神さまは、念のためにとは言っていたけど、本当は、必要だからと言いたかったのだと思う。そんな感じの声だった。
神さまと話をしながら僕は薄々感じていた。
この世界に送り込まれたのは僕が初めてじゃないんだろうと。
この世界はまだ若く、成熟させていくためには
それで、一本のかき混ぜ棒として僕が呼ばれたわけだけど、そのことを語る神さまの言葉の端々に時折、過去に向けた後悔の念がチラリチラリと顔を出していた。

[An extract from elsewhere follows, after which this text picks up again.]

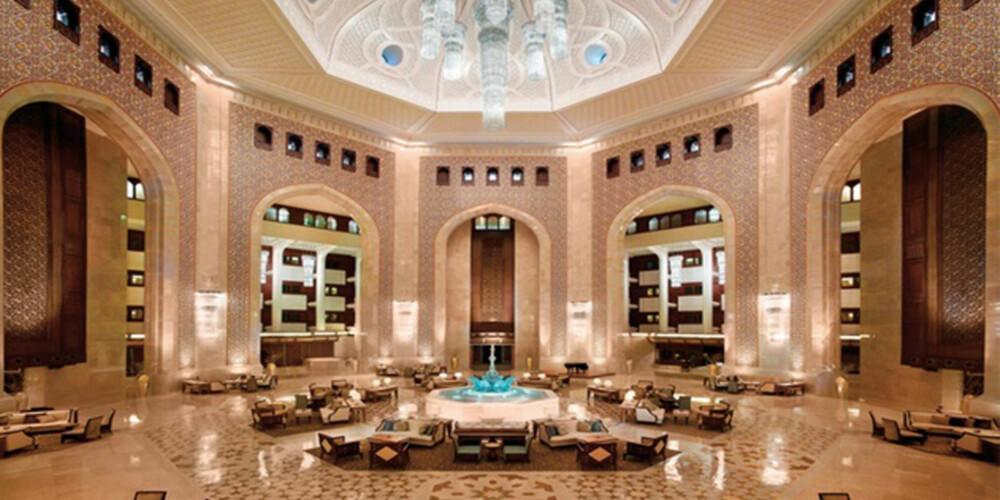 DEKADENT: Lobbyen på dette hotellet i Oman er en opplevelse.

今までどんなことがあったのか、気にならないわけじゃないけれど……
でも、僕は自分が何本目のかき混ぜ棒か、なんて訊く気はなかった。
だって、それはとても格好の悪いことのような気がしたし、神さまに対して失礼なことだと思えたんだ。
そんなことより大切なことは、まだ世界は変えられていないってこと。
僕は、この世界を変える初めての棒となるチャンスを与えられたことに、柄にもなく興奮していた。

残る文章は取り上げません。